Ein neuer Vorschlag zur Aufstockung des deutschen Militärhaushalts kommt unterdessen aus der Deutschen Gesellschaft für Auswärtige Politik (DGAP). Deren Direktor Guntram Wolff schrieb zu Wochenbeginn in einem Beitrag für das Handelsblatt, die Bundesrepublik werde „zwingend wesentlich mehr für ihre eigene Verteidigungsfähigkeit und die Unterstützung der Ukraine ausgeben müssen“.[8] Die „damit einhergehende Erhöhung der Staatsausgaben“ sei „strukturell, das heißt wahrscheinlich über Jahrzehnte, notwendig“. Wolff geht von einem Betrag in Höhe von 0,5 Prozent des Bruttoinlandsprodukts aus. Ihm zufolge müssen darüber hinaus weitere 0,5 Prozent „für die grüne Transformation“ eingeplant werden. Um „diese langfristig notwendigen zusätzlichen Belastungen von fast einem Prozentpunkt“ des Bruttoinlandsprodukts stemmen zu können, könne man ganz einfach zwei Feiertage abschaffen. Dänemark etwa habe dies schon getan und, um das Zwei-Prozent-Ziel der NATO zu erreichen, den „seit 1686 existierenden ... ‘Store Bededag‘“ gestrichen. Dies sei ohnehin recht angebracht, da Deutschland laut Daten der OECD „bei der effektiv geleisteten Jahresarbeitszeit“ im EU-Vergleich „eher im unteren Bereich“ liege: „So arbeiten Deutsche mit 1.341 Arbeitsstunden pro Jahr 150 Stunden weniger als Franzosen und sogar 353 Stunden weniger als Italiener.“[9]

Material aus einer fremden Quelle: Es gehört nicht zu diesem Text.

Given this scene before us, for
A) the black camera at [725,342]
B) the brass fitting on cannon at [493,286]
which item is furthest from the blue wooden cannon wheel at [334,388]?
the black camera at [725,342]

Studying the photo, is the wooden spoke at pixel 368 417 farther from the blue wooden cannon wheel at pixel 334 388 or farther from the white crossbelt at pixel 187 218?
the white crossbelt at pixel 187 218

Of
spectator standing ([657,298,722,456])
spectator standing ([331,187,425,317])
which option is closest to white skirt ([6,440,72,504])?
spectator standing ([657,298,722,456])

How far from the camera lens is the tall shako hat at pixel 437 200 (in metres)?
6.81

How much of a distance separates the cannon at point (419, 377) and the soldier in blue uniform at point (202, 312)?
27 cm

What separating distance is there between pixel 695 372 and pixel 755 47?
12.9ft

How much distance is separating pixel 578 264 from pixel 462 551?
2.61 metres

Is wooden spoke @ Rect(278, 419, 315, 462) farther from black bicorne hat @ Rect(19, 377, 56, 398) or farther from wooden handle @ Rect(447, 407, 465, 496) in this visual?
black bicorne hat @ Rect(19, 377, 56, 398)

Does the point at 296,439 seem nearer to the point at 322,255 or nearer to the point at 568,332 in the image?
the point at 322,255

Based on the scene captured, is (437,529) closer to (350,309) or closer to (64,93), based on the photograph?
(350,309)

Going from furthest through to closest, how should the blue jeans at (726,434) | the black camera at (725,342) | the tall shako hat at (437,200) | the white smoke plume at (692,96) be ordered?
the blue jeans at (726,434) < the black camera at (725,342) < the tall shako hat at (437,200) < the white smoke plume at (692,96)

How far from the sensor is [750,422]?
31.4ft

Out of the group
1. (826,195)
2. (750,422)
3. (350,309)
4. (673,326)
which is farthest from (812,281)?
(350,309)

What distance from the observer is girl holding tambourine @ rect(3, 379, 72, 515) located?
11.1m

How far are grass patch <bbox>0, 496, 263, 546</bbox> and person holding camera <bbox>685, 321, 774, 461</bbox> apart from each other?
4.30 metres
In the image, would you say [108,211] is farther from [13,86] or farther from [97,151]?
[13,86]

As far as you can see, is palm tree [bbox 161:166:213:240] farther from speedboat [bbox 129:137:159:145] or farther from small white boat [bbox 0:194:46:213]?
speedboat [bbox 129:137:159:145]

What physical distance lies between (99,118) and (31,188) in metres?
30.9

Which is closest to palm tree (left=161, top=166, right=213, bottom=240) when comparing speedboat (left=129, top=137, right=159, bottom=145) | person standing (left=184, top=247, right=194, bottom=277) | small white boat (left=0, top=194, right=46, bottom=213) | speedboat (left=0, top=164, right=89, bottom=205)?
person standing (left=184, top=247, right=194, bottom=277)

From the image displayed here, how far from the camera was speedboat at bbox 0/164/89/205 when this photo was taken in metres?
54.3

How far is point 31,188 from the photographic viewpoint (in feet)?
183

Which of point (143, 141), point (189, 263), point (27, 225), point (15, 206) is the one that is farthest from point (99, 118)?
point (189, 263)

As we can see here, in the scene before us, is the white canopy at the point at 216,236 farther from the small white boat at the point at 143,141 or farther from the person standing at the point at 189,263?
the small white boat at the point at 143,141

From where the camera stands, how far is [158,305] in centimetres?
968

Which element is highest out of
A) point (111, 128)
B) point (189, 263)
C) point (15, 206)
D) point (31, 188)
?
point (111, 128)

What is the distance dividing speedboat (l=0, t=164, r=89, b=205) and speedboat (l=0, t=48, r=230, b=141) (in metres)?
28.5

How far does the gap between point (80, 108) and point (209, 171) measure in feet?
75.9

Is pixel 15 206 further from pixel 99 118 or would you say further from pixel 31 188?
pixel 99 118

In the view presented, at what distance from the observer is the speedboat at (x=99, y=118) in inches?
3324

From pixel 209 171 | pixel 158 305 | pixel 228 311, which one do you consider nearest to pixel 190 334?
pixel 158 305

„Gemeinsamer Koffer mit rotem Knopf“

Während die Debatte um die Finanzierung rasant steigender Wehrhaushalte andauert, schlägt ein im Berliner Establishment einflussreicher Publizist eine nukleare Bewaffnung der EU vor. Der Politikwissenschaftler Herfried Münkler fordert in einem aktuellen Interview: „Europa muss atomare Fähigkeiten aufbauen“.[10] Zwar habe Großbritannien „Atom-U-Boote, Frankreich die Bombe“; doch könne man nicht sicher sein, dass sie sie einsetzen würden, um „Litauen oder Polen zu schützen“. Man sei bloß unangreifbar, wenn man „bis an die Zähne bewaffnet“ sei, wird Münkler zitiert. Der Politikwissenschaftler fordert: „Wir brauchen einen gemeinsamen Koffer mit rotem Knopf, der zwischen großen EU-Ländern wandert.“

 

[1] Jörg Fleischer: Verteidigungsetat 2024 wächst um 1,7 Milliarden Euro – NATO-Quote wird erreicht. bmvg.de 06.07.2023.

[2] Kriegstüchtig, dabei bleibt er. Frankfurter Allgemeine Zeitung 30.11.2023.

[3] S. dazu „Deutschland kriegstauglich machen“ und „Kriegstüchtigkeit“ als Handlungsmaxime.

[4] Alexandra Brzozowski, Aurélie Pugnet: Commission chief: EU’s defence strategy ‘incomplete’ without Ukraine. euractiv.com 30.11.2023.

[5] „A European Defence for our Geopolitical Union”: speech by President Charles Michel at the EDA annual conference. consilium.europa.eu 30.11.2023.

[6], [7] Martin Greive, Moritz Koch, Annett Meiritz: Europa diskutiert über einen milliardenschweren Militärfonds. handelsblatt.com 27.11.2023.

[8], [9] Guntram Wolff: Deutschland sollte zwei Feiertage streichen. handelsblatt.com 28.11.2023.

[10] Politologe Herfried Münkler rät Europa zur atomaren Aufrüstung. spiegel.de 29.11.2023. S. auch Ein Nuklearschild für die EU.